Virtual Replication Appliance
Virtual Replication Appliances are custom, very thin, Linux-based virtual machines with a small footprint and disk – memory and CPU – that have been hardened to limit the number of running services to the bare minimum. By default they run only the Zerto protocols and SSH. All other protocols and services, such as the Cron services and ICMP redirects, are either not installed or are turned off.
Zerto uses different types of network services and was designed to work in conjunction with existing network security elements.
• | Firewall |
Zerto components can be deployed behind standard firewalls.
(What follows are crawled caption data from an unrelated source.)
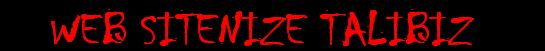 web sitenize talibiz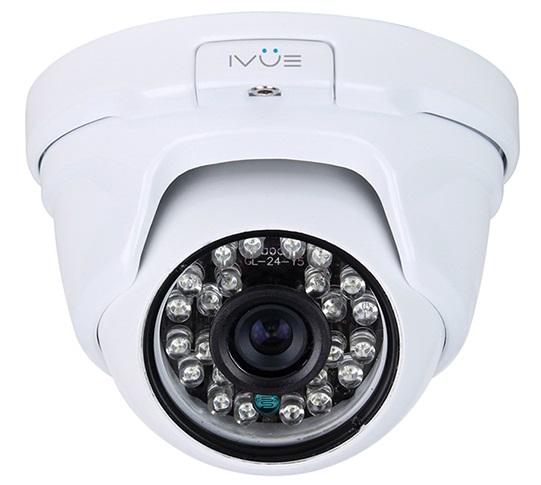 iVue iVue-HDC-OD13F36-20 - внешняя купольная антивандальная AHD-камера (White)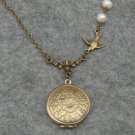 Handmade FLOWER PENDANT & BIRD & FRESH WATER PEARLS NECKLACE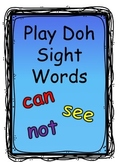 Play Doh Sight Word Mats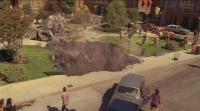 Underneathexplosion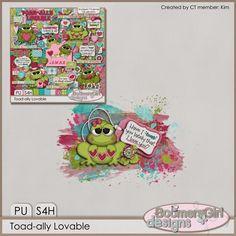 "BoomersGirl Designs: ""Toad-ally Lovable"" Digital Kit"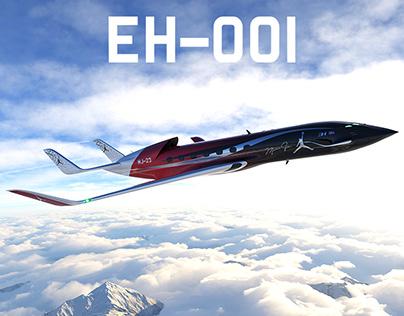 2030 EH-001 Business Jet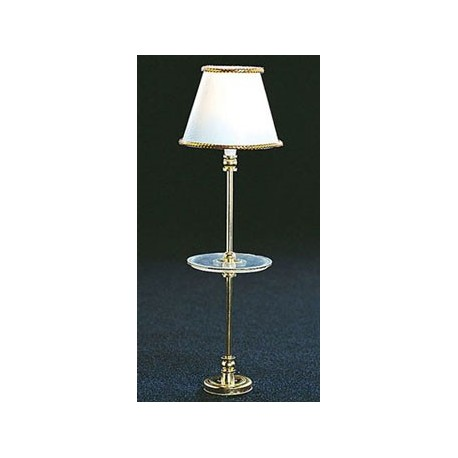 Mh801 Table Stand Floor Lamp Dollhouse Miniature Lamps Superior Dol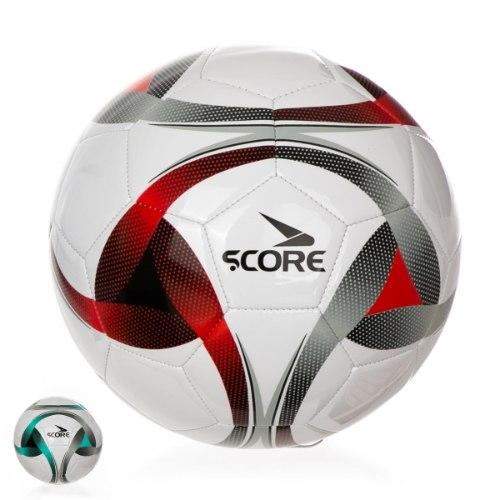 כדורגל יוניברס SCORE מידה 5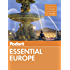 Fodor's Essential Europe: The Best of 24 Exceptional Countries (Full-color Travel Guide)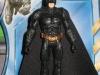 batman-the-dark-knight-rises-mattel-10cm-1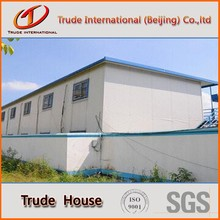 modular house with flat roof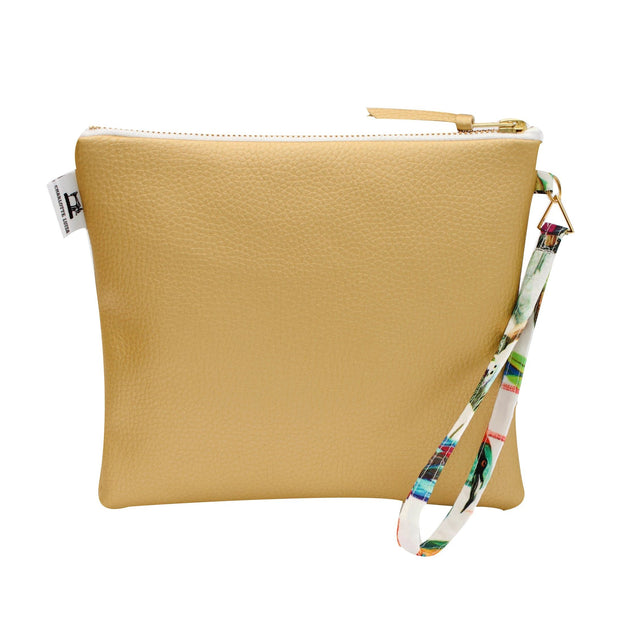 Gold Clutch Bag in Faux Leather with Water Resistant Lining and Wrist Strap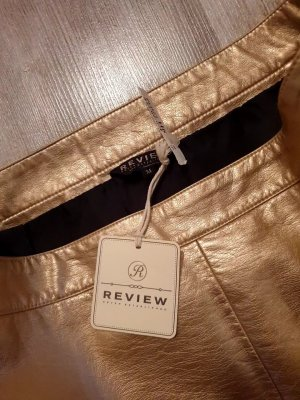 Review Faux Leather Skirt gold-colored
Zerto relies on the Virtual Replication Appliance's IPtables firewall to block ports that are not required by Zerto.
Note: | Zerto does not support NAT (Network Address Translation) firewalls. |
• | SSH |
The Zerto components do not require SSH for remote access and access can be closed via the firewall software, only allowing SSH access from authorized clients. Zerto support can supply a hardened Virtual Replication Appliance that can limit SSH access to the console only.
The Zerto Virtual Manager communicates, as a client, with ESX/ESXi hosts securely via SSH when running Zerto with VMware vSphere 5.x or later.
Managing VRA Authentication
Access to the VRA is possible via SSH. It is also possible to access the VRA via the hypervisor console, after setting a root password.
To set the root password, follow the instructions in KB1594 to connect to the VRA, and use the passwd command.
It is also possible to add trusted SSH keys using standard OpenSSH commands.
Important: Following any changes to the user accounts and SSH settings, wait 10 minutes before restarting or shutting down the VRA, to ensure that these settings are maintained across upgrades.